• _EXERCISE INSTRUCTIONS_
Reproduce the listing below word for word, keeping every line in its original order.

— start INFORMATION SUPPLIED —

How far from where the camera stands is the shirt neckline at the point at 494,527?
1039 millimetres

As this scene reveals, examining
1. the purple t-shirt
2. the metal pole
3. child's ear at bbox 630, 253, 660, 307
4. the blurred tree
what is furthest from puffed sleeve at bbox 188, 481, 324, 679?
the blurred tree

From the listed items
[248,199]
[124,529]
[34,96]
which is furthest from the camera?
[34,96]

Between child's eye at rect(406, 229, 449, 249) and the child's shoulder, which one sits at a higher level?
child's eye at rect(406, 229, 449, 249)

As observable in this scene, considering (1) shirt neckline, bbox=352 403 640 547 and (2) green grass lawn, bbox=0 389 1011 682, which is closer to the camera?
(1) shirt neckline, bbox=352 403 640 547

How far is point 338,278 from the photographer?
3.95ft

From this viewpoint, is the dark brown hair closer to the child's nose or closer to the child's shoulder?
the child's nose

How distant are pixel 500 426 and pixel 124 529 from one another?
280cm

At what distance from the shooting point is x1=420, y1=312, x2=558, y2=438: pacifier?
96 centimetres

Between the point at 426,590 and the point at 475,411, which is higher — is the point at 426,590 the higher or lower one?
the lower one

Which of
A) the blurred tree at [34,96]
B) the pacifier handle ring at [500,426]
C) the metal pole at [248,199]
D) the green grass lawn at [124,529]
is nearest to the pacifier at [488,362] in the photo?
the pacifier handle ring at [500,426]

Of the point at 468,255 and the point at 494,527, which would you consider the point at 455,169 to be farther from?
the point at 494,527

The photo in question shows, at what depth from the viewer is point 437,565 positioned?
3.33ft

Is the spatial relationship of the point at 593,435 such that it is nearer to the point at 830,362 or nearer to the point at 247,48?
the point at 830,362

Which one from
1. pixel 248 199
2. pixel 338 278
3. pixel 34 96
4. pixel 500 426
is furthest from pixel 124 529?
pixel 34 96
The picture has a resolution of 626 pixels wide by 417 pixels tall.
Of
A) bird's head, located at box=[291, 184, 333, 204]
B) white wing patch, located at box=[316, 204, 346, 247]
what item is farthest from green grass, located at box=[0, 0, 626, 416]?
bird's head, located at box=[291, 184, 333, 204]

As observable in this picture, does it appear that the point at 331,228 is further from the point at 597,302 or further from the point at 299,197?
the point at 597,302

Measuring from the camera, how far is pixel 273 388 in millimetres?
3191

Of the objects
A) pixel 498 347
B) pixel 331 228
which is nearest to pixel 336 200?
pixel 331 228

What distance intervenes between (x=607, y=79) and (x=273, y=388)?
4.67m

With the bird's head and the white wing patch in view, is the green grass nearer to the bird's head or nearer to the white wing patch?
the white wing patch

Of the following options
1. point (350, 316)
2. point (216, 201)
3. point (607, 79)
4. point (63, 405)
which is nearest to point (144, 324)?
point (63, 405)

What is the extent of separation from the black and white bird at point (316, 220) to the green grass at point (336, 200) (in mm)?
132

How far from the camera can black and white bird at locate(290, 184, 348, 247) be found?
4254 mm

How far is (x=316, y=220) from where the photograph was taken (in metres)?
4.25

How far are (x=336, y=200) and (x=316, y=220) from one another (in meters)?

— end INFORMATION SUPPLIED —

• _TASK RESPONSE_
How far from where the camera stands is the shirt neckline at the point at 494,527?
1039 millimetres

As this scene reveals, examining
1. the purple t-shirt
2. the metal pole
3. child's ear at bbox 630, 253, 660, 307
4. the blurred tree
what is furthest from puffed sleeve at bbox 188, 481, 324, 679?
the blurred tree

From the listed items
[248,199]
[124,529]
[34,96]
which is furthest from the camera?
[34,96]

Between child's eye at rect(406, 229, 449, 249) and the child's shoulder, which one sits at a higher level?
child's eye at rect(406, 229, 449, 249)

As observable in this scene, considering (1) shirt neckline, bbox=352 403 640 547 and (2) green grass lawn, bbox=0 389 1011 682, which is closer to the camera?
(1) shirt neckline, bbox=352 403 640 547

How far is point 338,278 from the photographer?
3.95ft

From this viewpoint, is the dark brown hair closer to the child's nose or closer to the child's shoulder?
the child's nose

How distant are pixel 500 426 and pixel 124 529 from one another?
280cm

At what distance from the shooting point is x1=420, y1=312, x2=558, y2=438: pacifier?
96 centimetres

Between the point at 426,590 and the point at 475,411, which is higher — is the point at 426,590 the higher or lower one?
the lower one

Which of
A) the blurred tree at [34,96]
B) the pacifier handle ring at [500,426]
C) the metal pole at [248,199]
D) the green grass lawn at [124,529]
is nearest to the pacifier at [488,362] in the photo?
the pacifier handle ring at [500,426]

Of the point at 468,255 and the point at 494,527, which would you consider the point at 455,169 to be farther from?
the point at 494,527

The photo in question shows, at what depth from the viewer is point 437,565 positioned?
3.33ft

Is the spatial relationship of the point at 593,435 such that it is nearer to the point at 830,362 or nearer to the point at 247,48?
the point at 830,362

Which one from
1. pixel 248 199
2. pixel 338 278
3. pixel 34 96
4. pixel 500 426
is furthest from pixel 124 529?
pixel 34 96
The picture has a resolution of 626 pixels wide by 417 pixels tall.
Of
A) bird's head, located at box=[291, 184, 333, 204]
B) white wing patch, located at box=[316, 204, 346, 247]
what item is farthest from green grass, located at box=[0, 0, 626, 416]?
bird's head, located at box=[291, 184, 333, 204]

As observable in this picture, does it appear that the point at 331,228 is further from the point at 597,302 or further from the point at 299,197?
the point at 597,302

Measuring from the camera, how far is pixel 273 388 in millimetres?
3191

Of the objects
A) pixel 498 347
B) pixel 331 228
which is nearest to pixel 336 200?
pixel 331 228

What distance intervenes between (x=607, y=79) and (x=273, y=388)?
4.67m

With the bird's head and the white wing patch in view, is the green grass nearer to the bird's head or nearer to the white wing patch?
the white wing patch

Of the following options
1. point (350, 316)
2. point (216, 201)
3. point (607, 79)
4. point (63, 405)
which is nearest to point (144, 324)?
point (63, 405)

What is the extent of separation from the black and white bird at point (316, 220) to the green grass at point (336, 200) (in mm)?
132

How far from the camera can black and white bird at locate(290, 184, 348, 247) be found?
4254 mm

How far is (x=316, y=220) from where the photograph was taken (in metres)?
4.25

How far are (x=336, y=200) and (x=316, y=220) from one another (in meters)?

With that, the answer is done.